Some 30,000 people gathered on Saturday 10 October at the Abidjan stadium to attend the first major rally of the Ivorian opposition, who seeks to form a united front against the controversial candidacy of President Alassane Ouattara. “All the Ivorian opposition says NO, NO, NO!”, Could one read on the podium of the stadium.
This demonstration brought together for the first time many leaders, from former President Henri Konan Bédié, an 86-year-old candidate for the Democratic Party of Cote d’Ivoire (PDCI, the main opposition party) to representatives of the major absentees from the presidential, former President Laurent Gbagbo, on parole in Belgium, and the former rebel leader and ex-Prime Minister Guillaume Soro, in exile in France and wanted by Ivorian justice.
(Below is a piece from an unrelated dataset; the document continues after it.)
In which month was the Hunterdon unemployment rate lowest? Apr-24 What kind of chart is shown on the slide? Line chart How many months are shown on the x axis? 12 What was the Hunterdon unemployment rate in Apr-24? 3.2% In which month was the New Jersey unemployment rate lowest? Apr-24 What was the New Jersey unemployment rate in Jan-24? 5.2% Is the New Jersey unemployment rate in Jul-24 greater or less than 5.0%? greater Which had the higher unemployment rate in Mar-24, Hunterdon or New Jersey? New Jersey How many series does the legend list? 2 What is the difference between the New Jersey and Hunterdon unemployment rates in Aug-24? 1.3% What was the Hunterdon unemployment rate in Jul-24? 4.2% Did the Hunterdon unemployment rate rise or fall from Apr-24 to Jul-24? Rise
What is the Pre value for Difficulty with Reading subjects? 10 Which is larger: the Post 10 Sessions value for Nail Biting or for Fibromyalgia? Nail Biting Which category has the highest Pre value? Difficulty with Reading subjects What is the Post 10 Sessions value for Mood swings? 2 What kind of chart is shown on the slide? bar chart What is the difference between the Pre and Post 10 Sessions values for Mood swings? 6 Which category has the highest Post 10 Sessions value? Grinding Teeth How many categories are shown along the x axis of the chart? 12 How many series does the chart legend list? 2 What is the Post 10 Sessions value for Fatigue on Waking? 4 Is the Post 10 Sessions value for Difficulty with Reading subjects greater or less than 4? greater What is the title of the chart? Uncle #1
The former president of the National Assembly, Mamadou Koulibaly, or the former ministers of Alassane Ouattara, Abdallah Albert Mabri Toikeusse and Marcel Amon Tanoh, three political figures whose presidential candidacies were rejected by the constitutional council, were also the.
There were also the “enemy brothers” of the Ivorian Popular Front (FPI) founded by Laurent Gbagbo. The party of the former president has been divided for years between a trend led by former Prime Minister Pascal Affi N’Guessan and another, the “GOR (Gbagbo or nothing) of Assoa Adou, secretary general of the branch considered as These were so far irreconcilable.
No opposition electoral alliance for the moment
In his speech, Henri Konan Bédié called on the UN to “take up the Ivorian issue” to set up “a truly independent and credible electoral body”. Pascal Affi N’Guessan, also presidential candidate, recalled the slogan of “civil disobedience” launched by the opposition and called for a “political transition” in Côte d’Ivoire.
The meeting was supervised by a large police force and the Plateau district (power and business district) where the stadium is located was closed to road traffic. The opposition complained of measures to discourage activists from going to the stadium.
A counter-meeting of the ruling party which was to be held the same day in the Ivorian economic capital was finally canceled.
If it rallied behind its refusal of President Ouattara’s candidacy, the opposition did not however agree on an electoral alliance for the presidential election.
The position of its leaders on whether or not to hold the presidential election on October 31 does not seem unanimous either: a boycott had been mentioned by some, but Henri Konan Bédié and Pascal Affi N’Guessan maintained their candidatures.
Official opening of the electoral campaign on October 15
While the opposition held its first big meeting, President Ouattara has been making visits to different regions of the country for several weeks, increasing the number of infrastructure inaugurations.
On Saturday, he continued a tour in the northwest, his stronghold. Like a campaign ahead of time, since the opening of the official electoral campaign is set for October 15.
The fear of electoral violence is strong in Côte d’Ivoire, ten years after the electoral post crisis of 2010-2011 which left 3,000 dead, after President Laurent Gbagbo refused to acknowledge his electoral defeat against Alassane Ouattara.
About 15 people died in August in violence following the announcement of President Ouattara’s candidacy.
Elected in 2010, re-elected in 2015, Alassane Ouattara, 78, announced in March that he was giving up running for a third term, before changing his mind in August, after the death of his designated dolphin, Prime Minister Amadou Gon Coulibaly.
The Ivorian constitution provides for a maximum of two terms but the Constitutional Council estimated that with the new Constitution of 2016, the counter of the terms of the president in office was reset to zero, which the opposition disputes.